Hi,
A quick bisect seems to indicate that the regression was introduced in
commit 7e23d5e1cc2bd77f3e5129622472b995cd3f034e : MIME4J-316 Parts missing
in case of a specific combination of boundaries
---
a/core/src/main/java/org/apache/james/mime4j/io/MimeBoundaryInputStream.java
+++
b/core/src/main/java/org/apache/james/mime4j/io/MimeBoundaryInputStream.java
@@ -244,11 +244,14 @@ public class MimeBoundaryInputStream extends
LineReaderInputStream {
// Make sure the boundary is terminated with EOS
break;
} else {
- // or with a whitespace or '-' char
+ // or with a whitespace or '--'
char ch = (char)(buffer.byteAt(pos));
- if (CharsetUtil.isWhitespace(ch) || ch == '-') {
+ if (CharsetUtil.isWhitespace(ch)) {
break;
}
+ if (ch == '-' && remaining > 1 &&
(char)(buffer.byteAt(pos+1)) == '-') {
+ break;
+ }
Regards,
Markus
On Tue, Sep 24, 2024 at 10:32 AM Rene Cordier <[email protected]> wrote:
> Hi Madis,
>
> Sorry for the delay on the answer.
>
> I created a task on the JIRA regarding your report:
> https://issues.apache.org/jira/browse/MIME4J-330
>
> Do you feel like perhaps trying contributing a fix for this by the way?
> If not we might take a look, I just can't guarantee when though.
>
> Thanks again for the report!
>
> Rene.
>
> On 9/17/24 2:28 PM, Madis Loitmaa wrote:
> > Hello,
> > Looks like the attached unit test got lost in transit, it's present in
> > my sent folder.
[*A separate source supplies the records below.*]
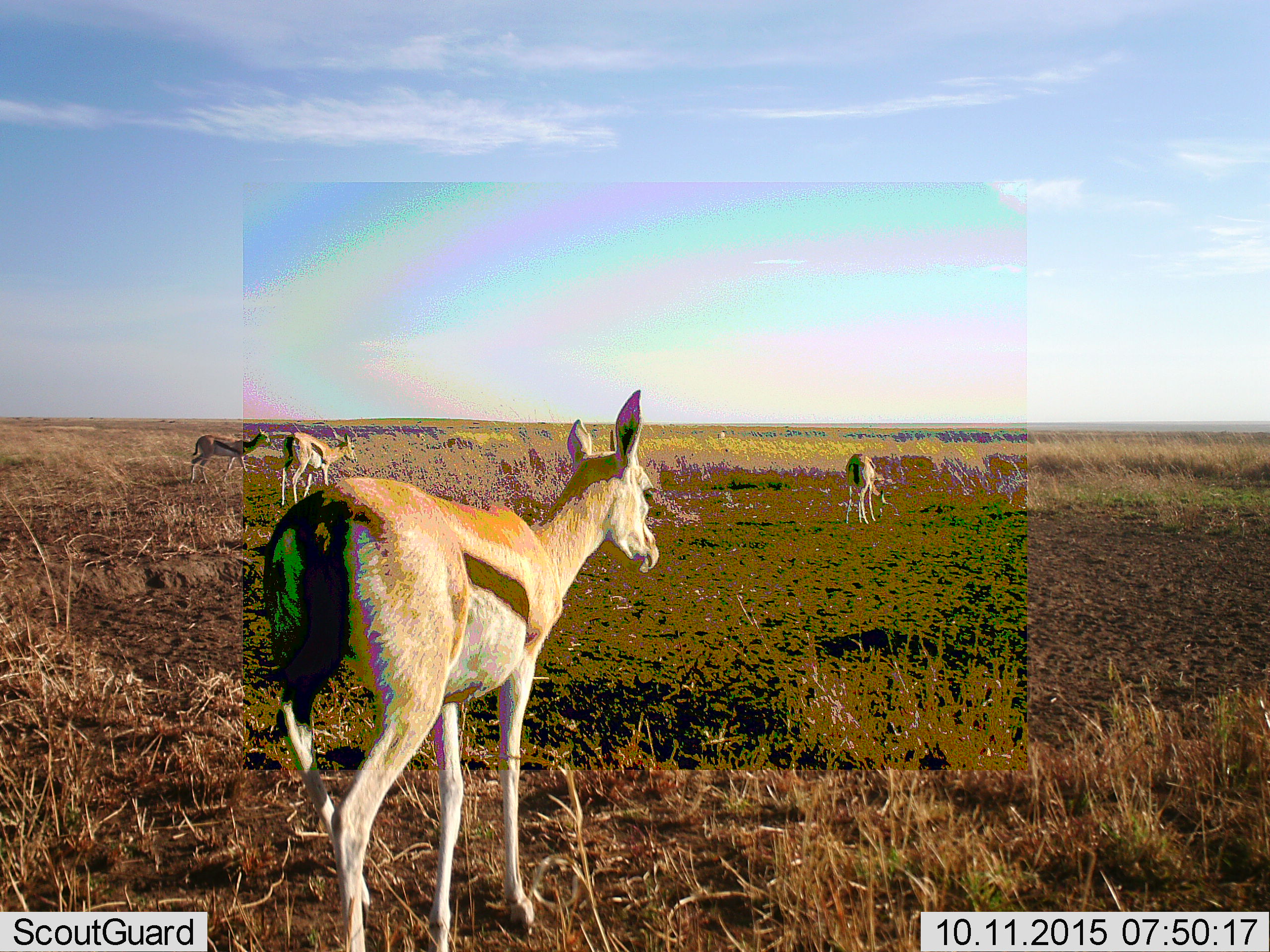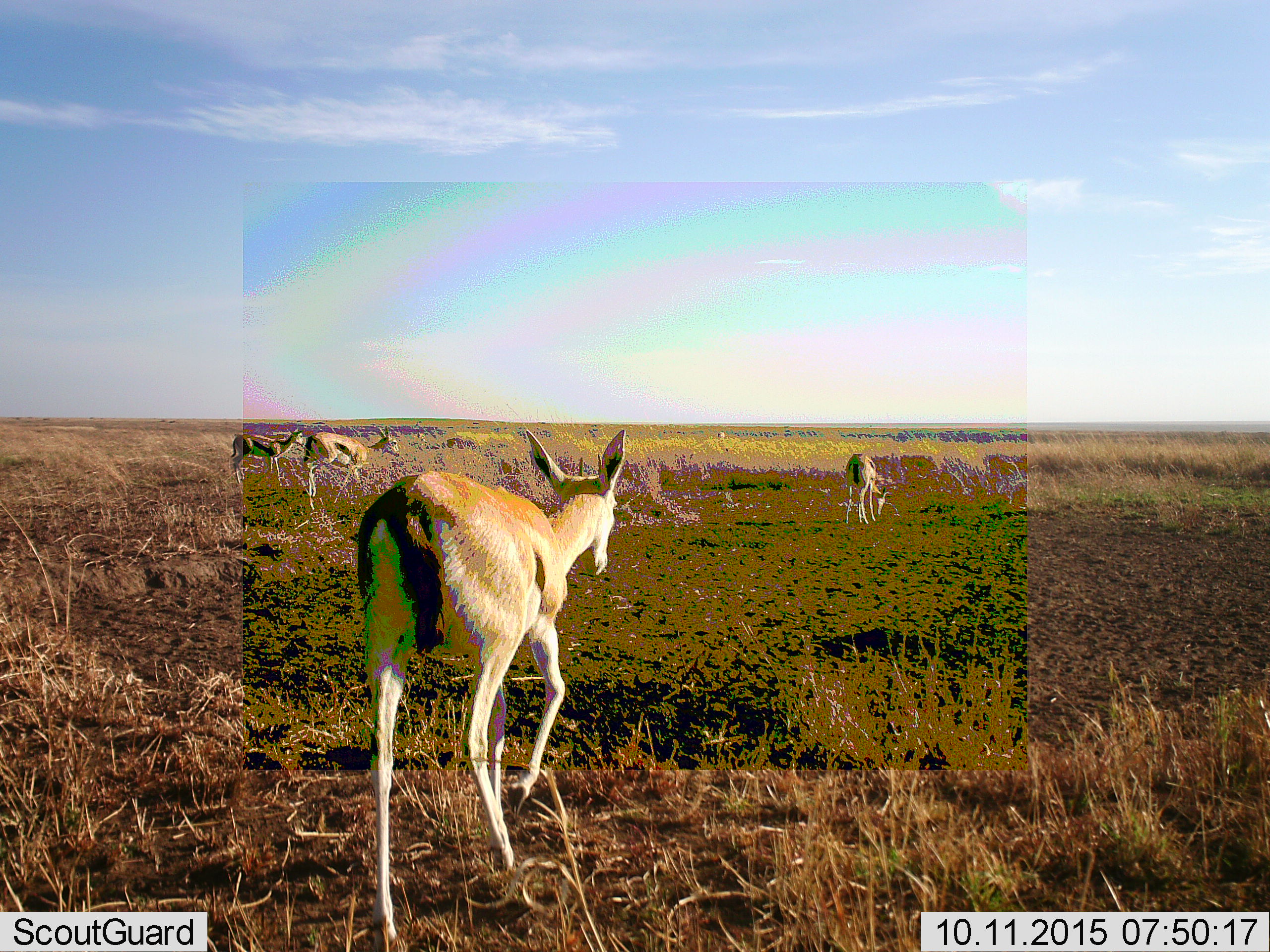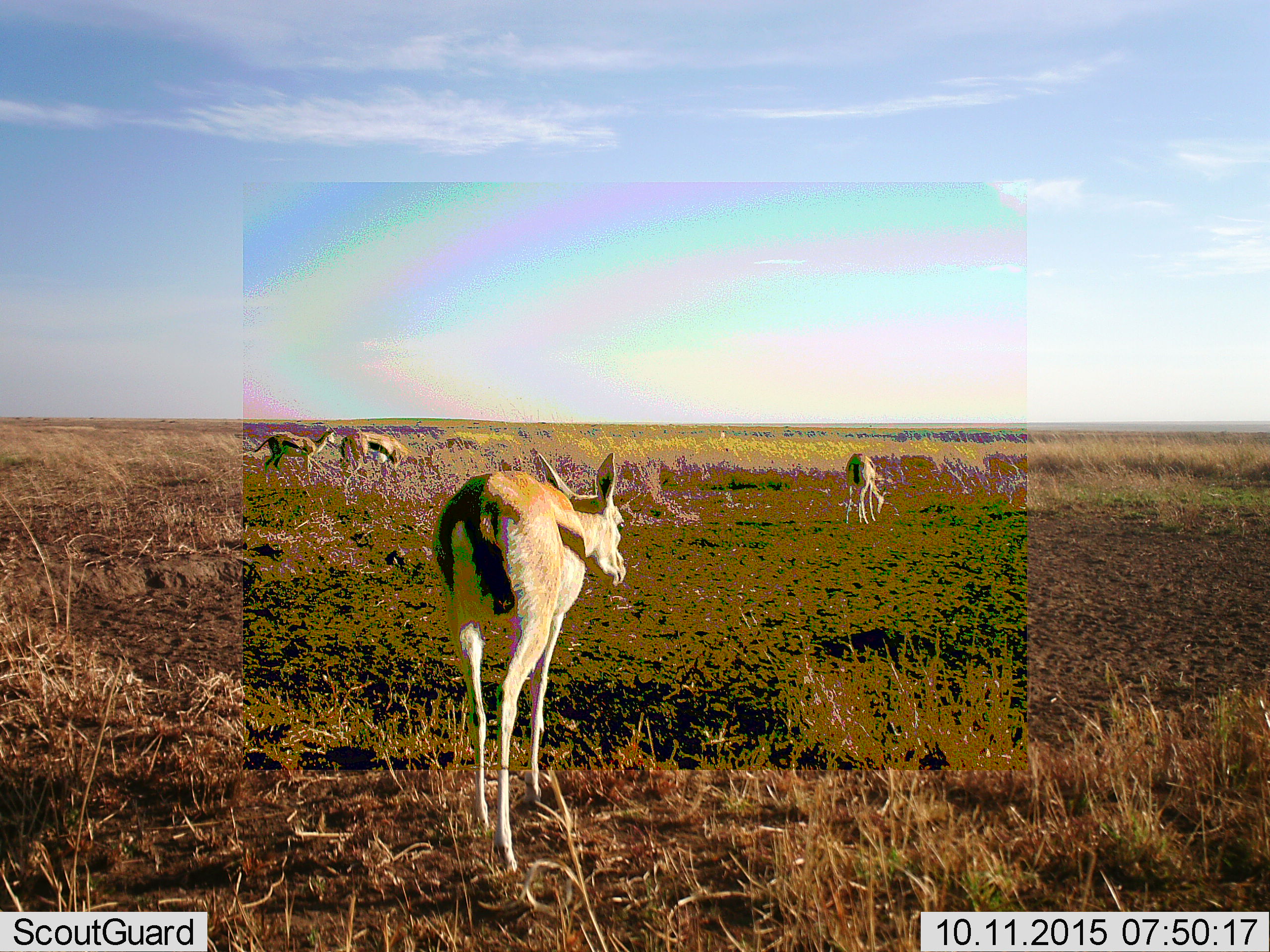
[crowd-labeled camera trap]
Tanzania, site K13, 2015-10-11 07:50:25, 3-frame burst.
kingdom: Animalia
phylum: Chordata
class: Mammalia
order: Artiodactyla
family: Bovidae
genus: Eudorcas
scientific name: Eudorcas thomsonii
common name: thomson's gazelle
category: gazellethomsons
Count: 4.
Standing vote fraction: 50%.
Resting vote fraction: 0%.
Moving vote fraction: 88%.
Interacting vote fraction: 0%.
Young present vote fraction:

I'll try to inline it at the end of the email this
> > time.
> >
> > Best regards,
> > Madis Loitmaa
> >
> > // file src/test/java/org/apache/james/mime4j/parser/PartLengthTest.java
> > package org.apache.james.mime4j.parser;
> >
> > import org.apache.commons.io.IOUtils;
> > import org.apache.james.mime4j.MimeException;
> > import org.apache.james.mime4j.stream.BodyDescriptor;
> > import org.junit.Assert;
> > import org.junit.Test;
> >
> > import java.io.ByteArrayInputStream;
> > import java.io.IOException;
> > import java.io.InputStream;
> > import java.nio.charset.StandardCharsets;
> >
> > public class PartLengthTest {
> > @Test
> > public void testExtractPartWithDifferentLengths() throws Exception {
> > StringBuilder partBuilder = new StringBuilder();
> > for (int i = 1; i <= 5000; i++) {
> > partBuilder.append(i % 80 == 0 ? "\n" : "A");
> > String part = partBuilder.toString();
> > String mimeMessage = createMimeMultipart(part);
> >
> > String extracted = extractPart(mimeMessage);
> >
> > if (!part.equals(extracted)) {
> > System.out.println("Extracted part comparison failed
> > for part length " + i);
> > }
> > Assert.assertEquals(part, extracted);
> > }
> > }
> >
> > private String createMimeMultipart(String part) {
> > return "Content-type: multipart/mixed;
> boundary=QvEgqhjEnYxz\r\n"
> > + "\r\n"
> > + "--QvEgqhjEnYxz\r\n"
> > + "Content-Type: text/plain\r\n"
> > + "\r\n"
> > + part
> > + "\r\n"
> > + "--QvEgqhjEnYxz--\r\n";
> > }
> >
> > private String extractPart(String mimeMessage) throws
> > MimeException, IOException {
> > String[] resultWrapper = new String[1];
> >
> > MimeStreamParser parser = new MimeStreamParser();
> > parser.setContentHandler(new AbstractContentHandler() {
> > @Override
> > public void body(BodyDescriptor bd, InputStream is) throws
> > MimeException, IOException {
> > resultWrapper[0] = new String(IOUtils.toString(is,
> > StandardCharsets.UTF_8).getBytes());
> > }
> > });
> > parser.parse(new ByteArrayInputStream(mimeMessage.getBytes()));
> > return resultWrapper[0];
> > }
> > }
> > //end-of-file
> >
> >
> > Kontakt Rene Cordier (<[email protected]>) kirjutas kuupäeval T, 17.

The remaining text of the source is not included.